**Ausgangstext**:
Theologe Karl Barth schrieb einmal: „Ein Mensch ohne einen Mitmenschen ist kein Mensch, sondern das Gespenst eines Menschen“. Das leuchtet mir sehr ein. So helfen die Frauen aus Polen oder Rumänien nicht nur bei der Lebensbewältigung älterer Menschen, sondern auch dabei, Mensch zu bleiben. Dafür einfach einmal Danke schön. Das verschiebt dann die Perspektive deutlich. Wir müssten eigentlich sagen: „Er hat jetzt eine Polin als Mitmenschen“, „Sie hat jetzt eine Rumänin als Mitmenschen“. Das klingt sperrig, ist aber gut. Den Menschen an sich gibt es nicht. Es gibt nur den Mitmenschen. Wenn wir das wirklich begreifen, wird diese Welt eine andere sein.

**Entnommenes Material**:

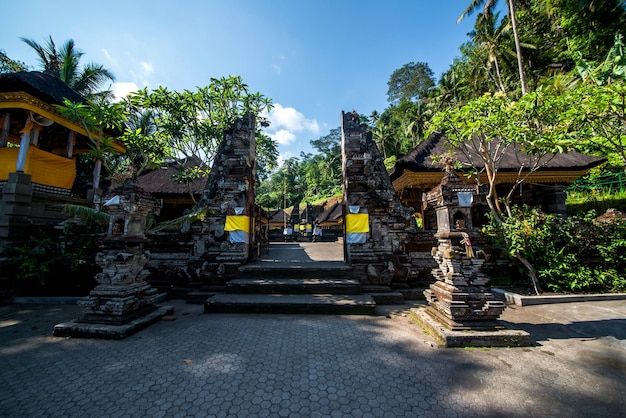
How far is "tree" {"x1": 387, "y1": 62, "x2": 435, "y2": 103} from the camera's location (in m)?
36.4

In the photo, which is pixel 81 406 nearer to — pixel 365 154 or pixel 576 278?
pixel 365 154

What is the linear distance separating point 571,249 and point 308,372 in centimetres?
731

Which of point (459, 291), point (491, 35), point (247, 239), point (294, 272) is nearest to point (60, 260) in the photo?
point (247, 239)

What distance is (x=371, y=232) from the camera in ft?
19.6

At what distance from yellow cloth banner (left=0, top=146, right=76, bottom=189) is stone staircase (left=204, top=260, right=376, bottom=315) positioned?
26.7 ft

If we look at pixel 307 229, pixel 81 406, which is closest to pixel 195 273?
pixel 81 406

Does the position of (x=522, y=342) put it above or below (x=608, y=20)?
below

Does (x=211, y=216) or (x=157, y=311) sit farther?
(x=211, y=216)

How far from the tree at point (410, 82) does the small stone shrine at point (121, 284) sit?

**Gegebene Aufgabe**:
Entscheide für jede Aussage mit Ja oder Nein, ob sie mit dem Ausgangstext übereinstimmt, und belege dein Urteil mit den entscheidenden Worten daraus als wörtlichem Zitat. 1. Karl Barth wird als Theologe bezeichnet. 2. Die Frauen aus Polen oder Rumänien helfen nur bei der Lebensbewältigung älterer Menschen. 3. Den Menschen an sich gibt es. Die Einträge sind eigenständiges Material und gehören nicht zum Ausgangstext.

**Ergebnis zur Aufgabe**:
1. Ja: „Theologe Karl Barth schrieb einmal“
2. Nein: „nicht nur bei der Lebensbewältigung älterer Menschen, sondern auch dabei, Mensch zu bleiben“
3. Nein: „Den Menschen an sich gibt es nicht.“